Au bientôt
Ontem fui a mais um enterro; homem bom que se vai, após imensa e longa luta contra a Figura da Alfange. Lúcido até o fim, secundado pelas filhas, netos e esposa como só anjos fazem.
Existem anjos, acreditem.
Não estes imaginados, de asas e togas brancas porém sim os de carne e osso , a andar entre nós; e só nos apercebemos da presença de tempos em tempos. Todavia, como diz meu amigo Ayrosa, a fila está andando, chegamos em fase da vida onde a despedida dos mais velhos se torna não rotina, entretanto pouco mais frequente. A tristeza destes momentos é pesada, o céu encoberto, o fim do dia e seu lusco-fusco no antigo cemitério nos faz pensativos.
O homem não acredita na própria morte, me recordo dissertava Sigmund Freud.

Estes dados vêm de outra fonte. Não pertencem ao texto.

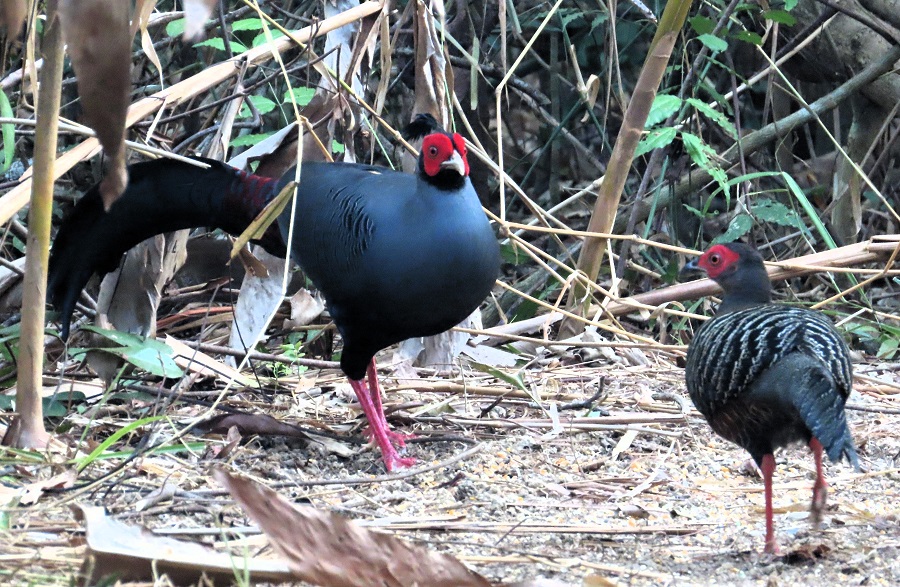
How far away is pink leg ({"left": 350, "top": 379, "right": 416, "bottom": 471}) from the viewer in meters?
3.39

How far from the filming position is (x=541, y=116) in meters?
6.62

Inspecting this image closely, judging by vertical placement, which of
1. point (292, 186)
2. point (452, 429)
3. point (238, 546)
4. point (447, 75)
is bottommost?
point (452, 429)

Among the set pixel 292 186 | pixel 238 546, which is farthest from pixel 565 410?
pixel 238 546

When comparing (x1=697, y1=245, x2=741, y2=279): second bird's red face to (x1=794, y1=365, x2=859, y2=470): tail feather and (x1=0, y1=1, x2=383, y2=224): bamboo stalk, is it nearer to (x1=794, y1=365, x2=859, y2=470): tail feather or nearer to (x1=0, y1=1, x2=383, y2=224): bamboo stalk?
(x1=794, y1=365, x2=859, y2=470): tail feather

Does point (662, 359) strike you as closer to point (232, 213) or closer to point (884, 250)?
point (884, 250)

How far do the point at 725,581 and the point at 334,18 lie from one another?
2621 millimetres

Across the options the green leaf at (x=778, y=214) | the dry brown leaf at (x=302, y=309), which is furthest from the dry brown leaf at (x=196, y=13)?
the green leaf at (x=778, y=214)

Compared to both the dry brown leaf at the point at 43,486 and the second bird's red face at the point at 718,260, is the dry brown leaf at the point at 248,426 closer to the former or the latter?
the dry brown leaf at the point at 43,486

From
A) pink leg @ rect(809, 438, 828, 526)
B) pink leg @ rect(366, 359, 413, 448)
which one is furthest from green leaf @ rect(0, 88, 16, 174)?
pink leg @ rect(809, 438, 828, 526)

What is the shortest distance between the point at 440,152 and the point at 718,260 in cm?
95

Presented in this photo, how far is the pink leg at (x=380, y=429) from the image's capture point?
3.39 meters

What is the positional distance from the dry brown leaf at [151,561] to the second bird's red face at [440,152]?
1.76 m

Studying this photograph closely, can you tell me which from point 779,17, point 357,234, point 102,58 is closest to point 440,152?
point 357,234

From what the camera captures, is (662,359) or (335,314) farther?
(662,359)
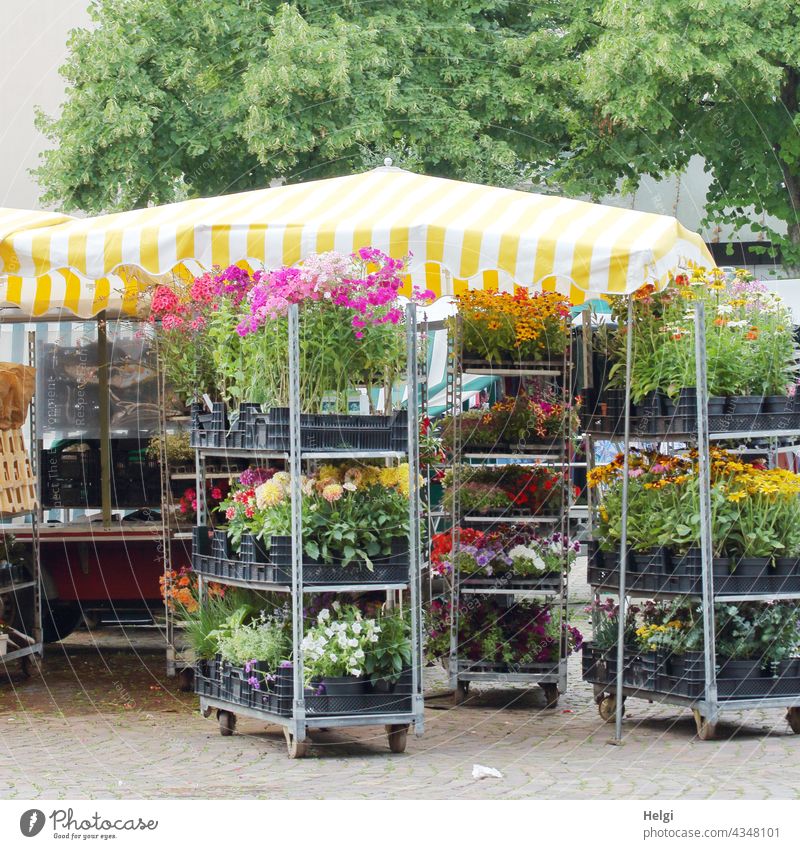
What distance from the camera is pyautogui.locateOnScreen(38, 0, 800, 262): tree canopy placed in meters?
14.1

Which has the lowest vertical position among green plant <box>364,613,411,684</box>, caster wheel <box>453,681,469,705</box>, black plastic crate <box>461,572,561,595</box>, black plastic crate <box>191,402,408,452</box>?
caster wheel <box>453,681,469,705</box>

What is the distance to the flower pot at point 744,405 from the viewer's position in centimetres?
676

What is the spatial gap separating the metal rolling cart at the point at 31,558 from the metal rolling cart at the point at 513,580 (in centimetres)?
282

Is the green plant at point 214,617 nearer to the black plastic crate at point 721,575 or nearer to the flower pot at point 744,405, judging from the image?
the black plastic crate at point 721,575

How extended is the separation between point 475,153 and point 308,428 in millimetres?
8743

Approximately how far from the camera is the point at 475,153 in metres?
14.5

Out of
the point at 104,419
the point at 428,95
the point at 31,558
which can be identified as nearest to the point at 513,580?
the point at 31,558

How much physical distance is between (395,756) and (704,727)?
5.14ft

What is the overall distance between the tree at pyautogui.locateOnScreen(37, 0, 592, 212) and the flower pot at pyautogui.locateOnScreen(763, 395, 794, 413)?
8.04 meters

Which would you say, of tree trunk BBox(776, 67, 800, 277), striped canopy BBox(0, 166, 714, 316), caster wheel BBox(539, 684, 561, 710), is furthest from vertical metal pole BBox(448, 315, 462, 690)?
tree trunk BBox(776, 67, 800, 277)

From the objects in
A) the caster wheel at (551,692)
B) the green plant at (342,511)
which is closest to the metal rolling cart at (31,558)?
the green plant at (342,511)

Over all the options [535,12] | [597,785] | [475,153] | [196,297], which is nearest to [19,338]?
[475,153]

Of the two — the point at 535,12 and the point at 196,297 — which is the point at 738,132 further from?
the point at 196,297

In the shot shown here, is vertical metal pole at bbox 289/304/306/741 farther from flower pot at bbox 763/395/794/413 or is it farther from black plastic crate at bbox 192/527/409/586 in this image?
flower pot at bbox 763/395/794/413
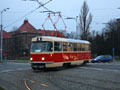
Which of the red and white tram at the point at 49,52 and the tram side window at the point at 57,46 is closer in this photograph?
the red and white tram at the point at 49,52

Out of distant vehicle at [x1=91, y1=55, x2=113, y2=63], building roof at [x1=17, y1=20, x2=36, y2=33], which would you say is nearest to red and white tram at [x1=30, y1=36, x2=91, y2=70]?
distant vehicle at [x1=91, y1=55, x2=113, y2=63]

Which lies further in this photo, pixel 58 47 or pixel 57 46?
pixel 58 47

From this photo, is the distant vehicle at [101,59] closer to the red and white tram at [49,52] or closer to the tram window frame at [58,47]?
the red and white tram at [49,52]

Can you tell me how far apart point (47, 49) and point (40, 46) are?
2.44ft

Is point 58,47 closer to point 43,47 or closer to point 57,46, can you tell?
point 57,46

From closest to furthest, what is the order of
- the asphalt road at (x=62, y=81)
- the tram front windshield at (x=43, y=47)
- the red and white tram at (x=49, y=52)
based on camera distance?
the asphalt road at (x=62, y=81), the red and white tram at (x=49, y=52), the tram front windshield at (x=43, y=47)

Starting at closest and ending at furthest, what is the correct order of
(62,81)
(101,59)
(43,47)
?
(62,81) < (43,47) < (101,59)

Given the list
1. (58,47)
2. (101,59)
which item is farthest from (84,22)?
(58,47)

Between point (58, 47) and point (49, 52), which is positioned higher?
point (58, 47)

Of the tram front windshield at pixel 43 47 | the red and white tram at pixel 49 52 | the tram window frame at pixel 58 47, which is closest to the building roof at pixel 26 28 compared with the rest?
the red and white tram at pixel 49 52

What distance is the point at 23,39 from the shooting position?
284 feet

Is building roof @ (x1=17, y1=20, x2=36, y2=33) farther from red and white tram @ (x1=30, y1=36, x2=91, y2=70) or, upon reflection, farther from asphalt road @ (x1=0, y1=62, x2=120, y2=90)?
asphalt road @ (x1=0, y1=62, x2=120, y2=90)

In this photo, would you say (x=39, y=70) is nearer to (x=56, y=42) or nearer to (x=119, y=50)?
(x=56, y=42)

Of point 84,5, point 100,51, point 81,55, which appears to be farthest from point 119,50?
point 81,55
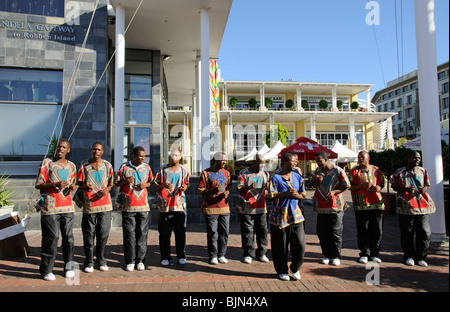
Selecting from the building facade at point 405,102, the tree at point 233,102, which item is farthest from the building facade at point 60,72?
the building facade at point 405,102

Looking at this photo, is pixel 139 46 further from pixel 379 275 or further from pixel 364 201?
pixel 379 275

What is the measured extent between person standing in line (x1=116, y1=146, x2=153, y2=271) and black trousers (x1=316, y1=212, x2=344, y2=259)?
2785 millimetres

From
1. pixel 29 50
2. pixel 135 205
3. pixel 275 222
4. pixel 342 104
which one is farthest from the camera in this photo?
pixel 342 104

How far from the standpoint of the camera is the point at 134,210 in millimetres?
4906

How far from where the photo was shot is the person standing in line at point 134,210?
16.1 ft

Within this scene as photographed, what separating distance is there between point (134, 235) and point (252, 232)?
1866 millimetres

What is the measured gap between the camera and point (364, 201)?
5.26 m

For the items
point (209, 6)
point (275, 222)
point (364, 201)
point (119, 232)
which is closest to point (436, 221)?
point (364, 201)

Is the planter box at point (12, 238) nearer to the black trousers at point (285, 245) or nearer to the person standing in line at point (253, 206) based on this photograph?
the person standing in line at point (253, 206)

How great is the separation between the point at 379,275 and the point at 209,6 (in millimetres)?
9667

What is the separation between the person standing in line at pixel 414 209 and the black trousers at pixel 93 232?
465 cm

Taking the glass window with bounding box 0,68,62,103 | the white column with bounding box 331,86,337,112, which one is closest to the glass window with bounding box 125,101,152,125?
the glass window with bounding box 0,68,62,103

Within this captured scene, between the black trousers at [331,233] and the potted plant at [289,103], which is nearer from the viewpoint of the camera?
the black trousers at [331,233]
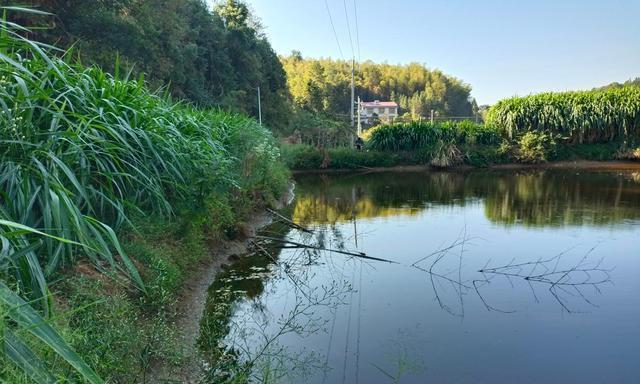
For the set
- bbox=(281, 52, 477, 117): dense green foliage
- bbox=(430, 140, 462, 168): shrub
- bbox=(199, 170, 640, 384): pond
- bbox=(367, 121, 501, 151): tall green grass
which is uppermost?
bbox=(281, 52, 477, 117): dense green foliage

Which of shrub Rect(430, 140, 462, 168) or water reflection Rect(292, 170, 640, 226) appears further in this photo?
shrub Rect(430, 140, 462, 168)

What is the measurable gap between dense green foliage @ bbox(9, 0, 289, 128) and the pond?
298 cm

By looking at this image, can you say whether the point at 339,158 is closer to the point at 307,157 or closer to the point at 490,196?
the point at 307,157

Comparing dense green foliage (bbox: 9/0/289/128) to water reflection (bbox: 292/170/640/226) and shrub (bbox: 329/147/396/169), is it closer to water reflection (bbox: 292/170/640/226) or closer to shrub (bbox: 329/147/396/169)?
water reflection (bbox: 292/170/640/226)

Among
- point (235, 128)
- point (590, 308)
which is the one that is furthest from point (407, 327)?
point (235, 128)

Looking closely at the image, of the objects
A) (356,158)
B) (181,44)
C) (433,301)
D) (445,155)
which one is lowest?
(433,301)

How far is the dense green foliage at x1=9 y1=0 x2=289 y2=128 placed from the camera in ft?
37.3

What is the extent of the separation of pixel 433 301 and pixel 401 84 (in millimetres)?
62489

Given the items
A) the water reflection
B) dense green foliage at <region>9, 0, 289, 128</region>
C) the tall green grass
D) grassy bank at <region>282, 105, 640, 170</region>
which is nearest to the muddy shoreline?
grassy bank at <region>282, 105, 640, 170</region>

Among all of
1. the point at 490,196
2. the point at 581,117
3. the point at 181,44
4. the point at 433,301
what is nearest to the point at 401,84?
the point at 581,117

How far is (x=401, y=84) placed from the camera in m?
64.8

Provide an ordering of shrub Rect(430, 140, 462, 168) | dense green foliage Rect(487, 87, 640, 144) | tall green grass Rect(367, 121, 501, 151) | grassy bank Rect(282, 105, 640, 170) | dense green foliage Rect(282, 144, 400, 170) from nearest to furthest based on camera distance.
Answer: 1. dense green foliage Rect(282, 144, 400, 170)
2. shrub Rect(430, 140, 462, 168)
3. grassy bank Rect(282, 105, 640, 170)
4. tall green grass Rect(367, 121, 501, 151)
5. dense green foliage Rect(487, 87, 640, 144)

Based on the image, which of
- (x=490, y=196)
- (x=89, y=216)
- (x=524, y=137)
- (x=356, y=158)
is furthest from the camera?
(x=524, y=137)

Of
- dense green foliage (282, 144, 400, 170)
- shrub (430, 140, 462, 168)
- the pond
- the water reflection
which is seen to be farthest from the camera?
shrub (430, 140, 462, 168)
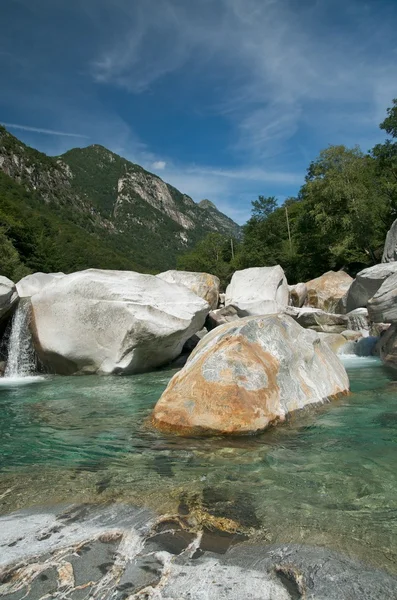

Com propriedade, pois se o fizesse, seria terrível e já jogar-se-ia o pano antes de subir ao ringue. Este ontem se foi, pelo que soube, segurou-se pelas cordas do tablado por quase um ano, absorvendo upper-cuts e forçando o clinch com o jardineiro divino.
Apesar de atenuar-se o medo da passagem com o discurso religioso lastreado no "daqui para uma melhor", não queremos ir. Excetuados jovens muçulmanos cegados pela bobagem dos mulás e as 72 virgens, ou kamikazes o fazerem pela imaginada honra à família, o número de voluntários ou aqueles acreditam em algo melhor, encerrado o período terreno, é diminuto.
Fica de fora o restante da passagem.